Extra plant growth in Australian dry lands reveals region’s growing global role as carbon sink
By Gerard Wynn
Plant growth in the Australian outback has taken an increasingly dominant global role in keeping atmospheric carbon dioxide levels in check, found an article published in the journal Nature.
Of more than 30 billion tonnes of carbon dioxide (CO2) emitted each year from human activity, less than half remains in the atmosphere, with the rest being absorbed by the oceans and by plants on land, called carbon sinks.
While the size of the ocean sink has remained rather steady, the amount of CO2 taken up by plants has grown over the past 30 years, including a record sink in 2011.
The latest study, published in the journal Nature, located the source of that extra plant growth, to semi-arid systems in the southern hemisphere and especially Australia.

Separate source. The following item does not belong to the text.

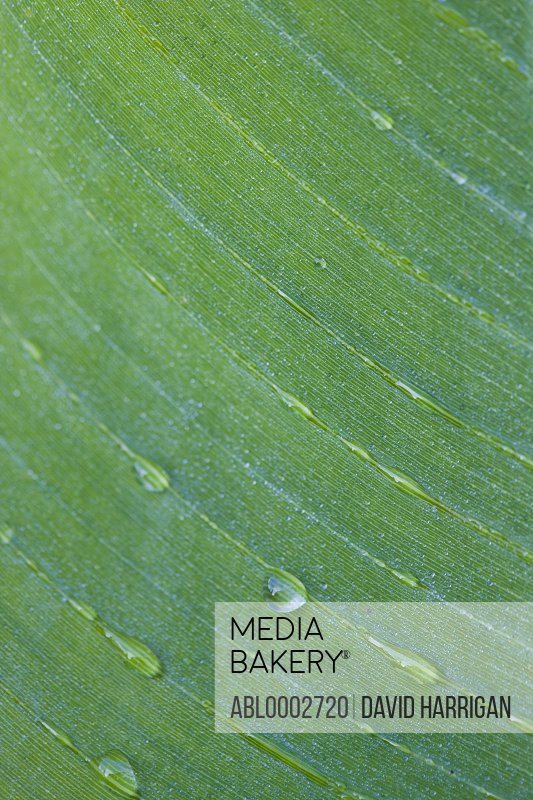 Extreme Close Up of Green Leaf with Dew Drops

“We find that the global carbon sink anomaly was driven by growth of semi-arid vegetation in the Southern Hemisphere, with almost 60 per cent of carbon uptake attributed to Australian ecosystems,” the study authors said in the article, titled “Contribution of semi-arid ecosystems to variability of the global carbon cycle”.

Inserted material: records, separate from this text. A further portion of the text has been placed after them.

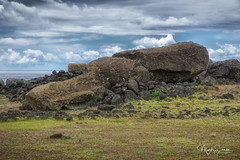 Paro (marko.erman) Tags: easterisland pacificocean rapanui faraway isolated remote island moai gigantic sculptures statues fallen destroyed tall tallest 70tons 10meters sony chile travel popular outside cloudysky outdoor ahutepitokura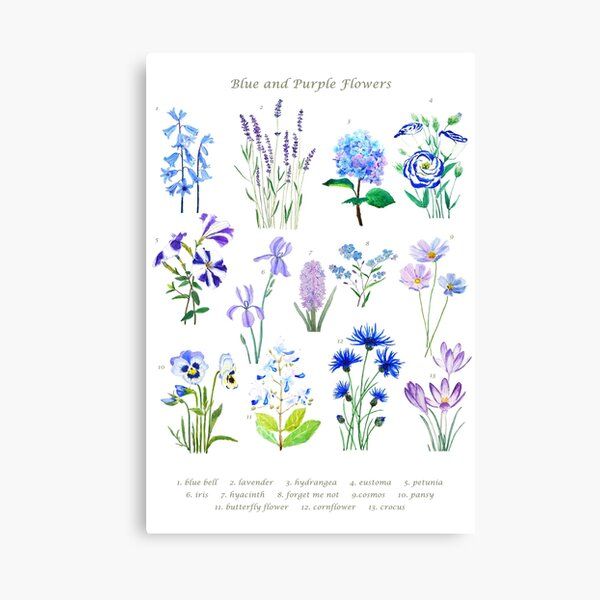 blue and purple  flower collection watercolor  Canvas Print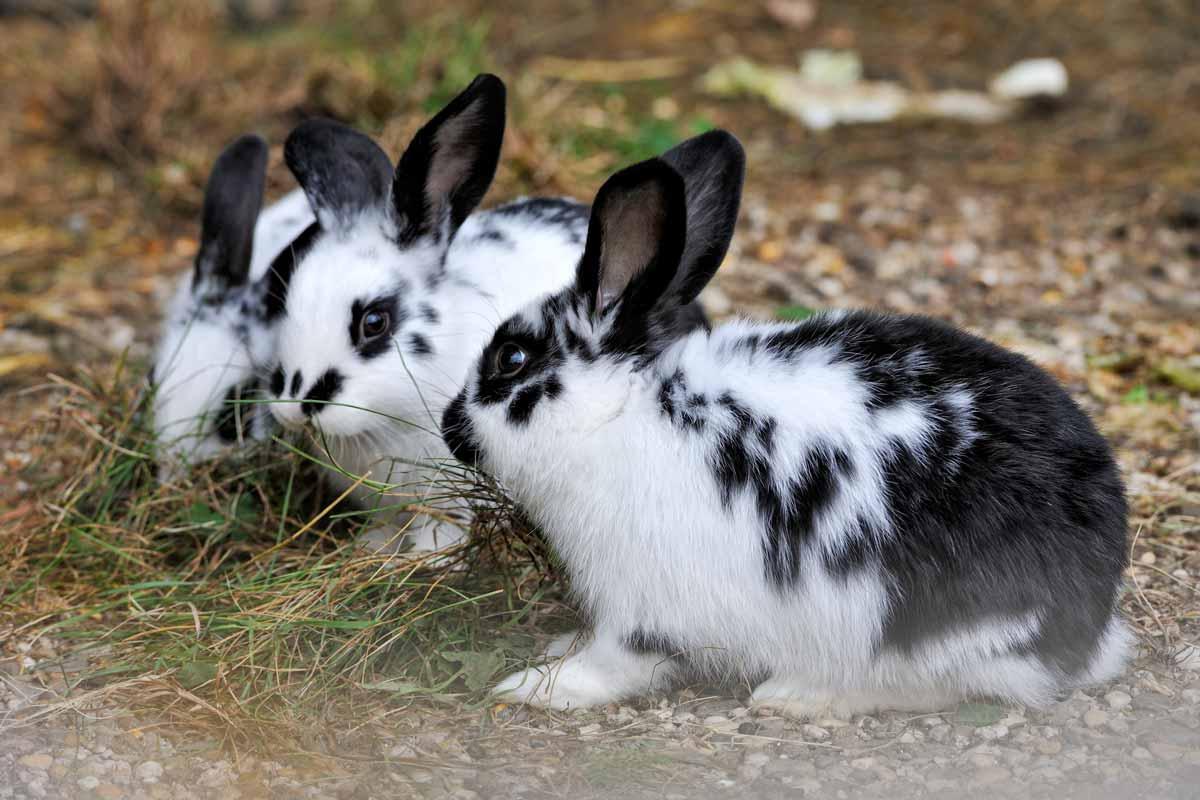 wildpark_schmidt-kaninchen1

They found that increased rainfall as a result of a particular phase in the El Nino-La Nina Pacific Ocean weather cycle was partly responsible.

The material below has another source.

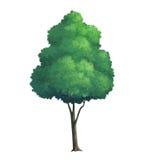 pintura del árbol Foto de archivo libre de regalías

The findings suggested that such dry lands were taking over from tropical rainforests as the main land-based carbon sink.
One concern was the variability of the climate in such regions, where more rain one year could be succeeded by drought the next, undoing the extra carbon absorption.
Another concern was the fact that the plants in such regions may be rather short-lived, unlike the hardwood trees in tropical forests which have traditionally served the role of carbon sinks.
Semi-arid regions are also vulnerable to wild fire, flooding, soil erosion and over-grazing.
“More research is needed to identify to what extent the carbon stocks accumulated during wet years are vulnerable to rapid decomposition or loss through fire in subsequent years,” the article said.
The study authors used a range of techniques, including a model which simulated global plant growth in response to rising CO2 levels.
Understanding better what causes the uptake of CO2 could help scientists understand atmospheric levels through the course of this century, and so better predict climate change.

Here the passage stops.